Paying extra on the loan each month, even a small amount, and making sure it goes to the loan principal can help turn negative equity positive faster and make it easier to sell or trade the car. You might also consider purchasing gap insurance to cover the difference between an insurance settlement and loan payoff if the car is totaled while still upside-down.

For some car owners, keeping a car with negative equity isn’t an option. Neither is paying thousands of dollars out of pocket to trade or sell it. Selling or trading the car, and rolling its negative equity into a loan for a new car, may be the only choice. This means you would still be paying negative equity, with interest, as part of your monthly payment on the new car.

Chris Kukla, auto finance senior program manager with the Consumer Financial Protection Bureau, says a person should try to reduce the amount of negative equity rolled over. Use online pricing guides to know a fair trade-in value for your car, or try different ways of selling your car to get the most out of it. Also, shop and compare lenders using an auto loan calculator to find the lowest rate on the new loan.

Another possibility is keeping the car and refinancing it at a lower interest rate and payment, to help get negative equity under control. But, refinancing a car with negative equity may not work for everyone.

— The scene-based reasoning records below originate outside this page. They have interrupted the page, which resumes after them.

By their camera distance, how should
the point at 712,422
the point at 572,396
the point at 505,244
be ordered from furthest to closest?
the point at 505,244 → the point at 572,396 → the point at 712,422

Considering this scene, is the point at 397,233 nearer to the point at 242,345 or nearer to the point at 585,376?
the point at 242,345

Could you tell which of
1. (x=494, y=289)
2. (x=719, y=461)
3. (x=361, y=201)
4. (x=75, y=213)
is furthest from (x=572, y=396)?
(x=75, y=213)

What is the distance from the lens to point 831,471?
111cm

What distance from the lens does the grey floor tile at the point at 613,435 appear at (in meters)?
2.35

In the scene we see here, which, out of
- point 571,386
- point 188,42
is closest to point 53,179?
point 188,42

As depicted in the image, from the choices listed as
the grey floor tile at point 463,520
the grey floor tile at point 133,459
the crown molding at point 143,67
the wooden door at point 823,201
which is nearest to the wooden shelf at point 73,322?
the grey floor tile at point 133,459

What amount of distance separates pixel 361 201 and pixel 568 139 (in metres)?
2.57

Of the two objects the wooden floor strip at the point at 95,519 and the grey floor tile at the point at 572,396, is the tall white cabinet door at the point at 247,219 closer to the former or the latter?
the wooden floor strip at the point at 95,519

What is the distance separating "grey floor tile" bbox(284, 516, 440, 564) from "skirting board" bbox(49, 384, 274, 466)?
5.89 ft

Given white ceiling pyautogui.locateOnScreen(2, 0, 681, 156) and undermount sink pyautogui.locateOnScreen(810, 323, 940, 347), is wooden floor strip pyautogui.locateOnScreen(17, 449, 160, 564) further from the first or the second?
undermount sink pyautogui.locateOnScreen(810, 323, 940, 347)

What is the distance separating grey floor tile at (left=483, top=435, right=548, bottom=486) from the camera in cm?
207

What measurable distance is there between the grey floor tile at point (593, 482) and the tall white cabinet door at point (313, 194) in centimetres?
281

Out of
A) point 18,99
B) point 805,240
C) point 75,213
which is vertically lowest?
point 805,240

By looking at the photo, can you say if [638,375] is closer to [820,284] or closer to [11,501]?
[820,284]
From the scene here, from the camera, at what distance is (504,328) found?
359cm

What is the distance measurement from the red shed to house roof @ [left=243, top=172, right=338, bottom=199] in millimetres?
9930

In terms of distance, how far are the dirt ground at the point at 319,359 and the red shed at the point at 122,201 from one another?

In today’s rising rate environment, it may be difficult to refinance to a lower rate. And, to avoid simply accumulating more negative equity, you would need to refinance to a shorter term requiring a higher monthly payment. Also, with a high amount of negative equity, you might not meet lender loan-to-value requirements to qualify for refinancing.

Kleczynski and Kukla agree car owners should ask themselves if replacing an underwater vehicle is a need or a want. The answer to that question can help determine which path is best for them.